| Information supplied |

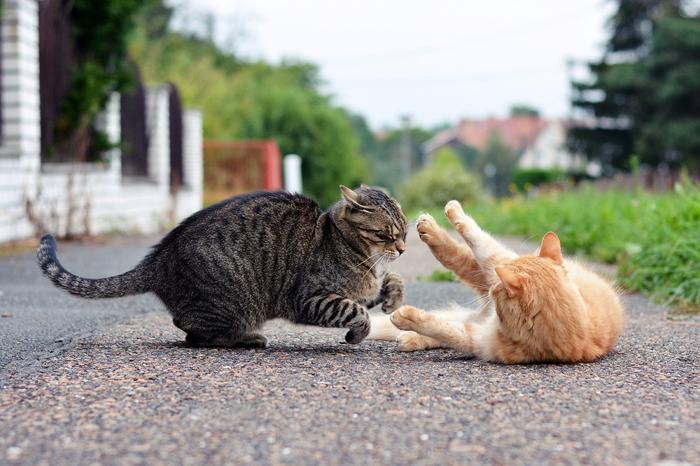 Aggressività tra gatti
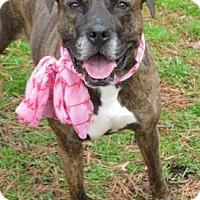 Adopt A Pet :: Modesty - Voorhees, NJ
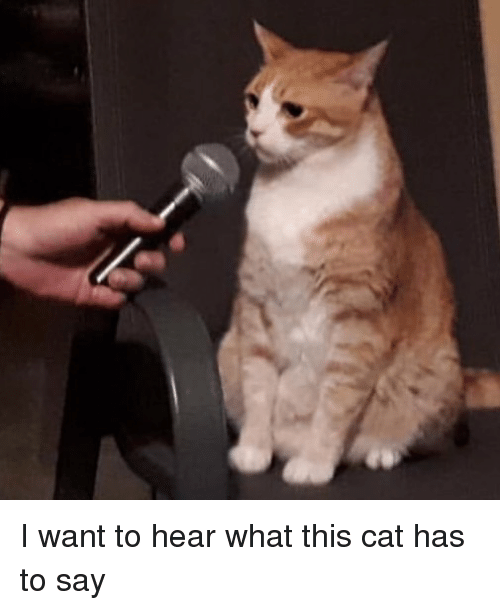 Memes, 🤖, and Cat: I want to hear what this cat has to say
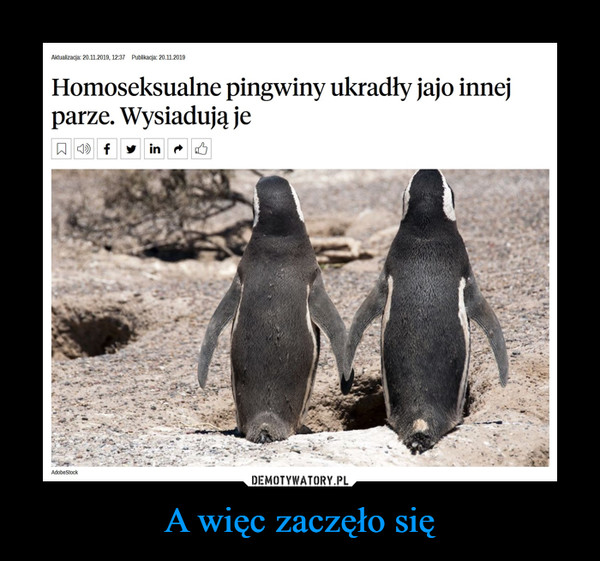 A więc zaczęło się –  Aktualizacja: 20.11.2019, 12:37 Publikacja: 20.11.2019 Homoseksualne pingwiny ukradły jajo innej parze. Wysiadują je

| Work item |
All lines from the line with "Adopt A Pet :: Modesty - Voorhees, NJ" through the final line of the data, both included, are to be repeated exactly; no other lines and no pictures.

| Response to the task |
 Adopt A Pet :: Modesty - Voorhees, NJ
 Memes, 🤖, and Cat: I want to hear what this cat has to say
 A więc zaczęło się –  Aktualizacja: 20.11.2019, 12:37 Publikacja: 20.11.2019 Homoseksualne pingwiny ukradły jajo innej parze. Wysiadują je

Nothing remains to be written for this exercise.